5 Searching Documents
This chapter includes the following sections:
5.1 Searching
Text search can be initiated by the developer by calling the Search method (see Search). This method's parameters specify search direction, case sensitivity, search starting location and can optionally display a default search dialog for search-text entry. If the text is found, this method returns 0. If an error occurred, search returns a -1, otherwise a return value of 1 indicates that the EOF was reached before the text was found. If the search is successful, the located text will be highlighted and scrolled into the viewing window. All properties related to text selection will be updated as well as the caret position which will be located at the beginning of the highlighted text.
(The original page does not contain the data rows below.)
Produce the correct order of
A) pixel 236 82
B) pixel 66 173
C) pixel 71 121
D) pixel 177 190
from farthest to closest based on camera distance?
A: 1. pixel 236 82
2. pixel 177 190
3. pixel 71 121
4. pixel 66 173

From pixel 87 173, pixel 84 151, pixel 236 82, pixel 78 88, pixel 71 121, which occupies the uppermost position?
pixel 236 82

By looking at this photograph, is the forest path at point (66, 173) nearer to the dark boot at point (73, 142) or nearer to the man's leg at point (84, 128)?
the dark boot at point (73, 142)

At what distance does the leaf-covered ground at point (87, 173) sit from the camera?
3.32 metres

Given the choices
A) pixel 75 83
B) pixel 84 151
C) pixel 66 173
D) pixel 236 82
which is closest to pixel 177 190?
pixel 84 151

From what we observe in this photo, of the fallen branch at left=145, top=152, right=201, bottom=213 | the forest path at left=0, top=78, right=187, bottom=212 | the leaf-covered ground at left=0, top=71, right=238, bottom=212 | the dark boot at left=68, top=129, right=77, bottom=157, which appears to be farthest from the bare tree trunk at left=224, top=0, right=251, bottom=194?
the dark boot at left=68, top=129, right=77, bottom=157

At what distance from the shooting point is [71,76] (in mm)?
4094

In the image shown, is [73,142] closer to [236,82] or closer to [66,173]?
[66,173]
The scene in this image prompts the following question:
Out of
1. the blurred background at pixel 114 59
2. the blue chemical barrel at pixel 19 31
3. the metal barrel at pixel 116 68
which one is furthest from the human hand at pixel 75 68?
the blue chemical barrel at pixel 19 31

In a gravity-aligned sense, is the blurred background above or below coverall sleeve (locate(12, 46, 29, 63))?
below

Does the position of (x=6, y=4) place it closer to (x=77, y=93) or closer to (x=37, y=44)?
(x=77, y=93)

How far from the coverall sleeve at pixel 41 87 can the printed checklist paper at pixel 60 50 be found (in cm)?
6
SearchNext (see SearchNext) will continue (in either the same or a different direction) to look for the next occurrence of the text specified in the previous Search method. The return values and behavior are the same as for the Search method.
Private Sub Search_Ctrl_Click() 'Dim ret As Integer ' If the search text has changed, call the Search method, ' otherwise call SearchNext If LastSearchText = SearchText_Ctrl.Text Then ret = oixctrl1.SearchNext(SCCVW_SEARCHFORWARD) ' search forward Else Rem ** Search for text from the SearchText edit box control ' with no dialog, case sensitivity ' from the current caret position and search forward ret = oixctrl1.Search(OIX_FALSE, SearchText_Ctrl.Text, SCCVW_SEARCHCASE, SCCVW_SEARCHCURRENT, SCCVW_SEARCHFORWARD) End If If ret = 0 Then Search_Ctrl.Caption = "Search Next" ' change the ' search button ' to a search ' next LastSearchText = SearchText_Ctrl.Text ' save off the ' text used in ' the search Else If ret = 1 Then ' EOF reached. Display message and ' start over MsgBox "End of File Reached - wrapping to beginning of document" ret = oixctrl1.Search(OIX_FALSE, SearchText_Ctrl.Text, SCCVW_SEARCHCASE, SCCVW_SEARCHTOP, SCCVW_SEARCHFORWARD) End If End If End Sub Private Sub SearchText_Ctrl_Change() LastSearchText = "" ' When the text in the ' search text edit Search_Ctrl.Caption = "Search" ' box changes, reset the ' button caption to "Search" End Sub
5.2 Positions
The ActiveX control uses the concept of a position to specify locations within a file. Each position is a placeholder or bookmark into the currently viewed document. It is important to understand how positions are manipulated to be able to use some of the more powerful features of the Outside In control. For example, a number of the annotation related methods/properties work with positions to specify the location in the file for the annotation.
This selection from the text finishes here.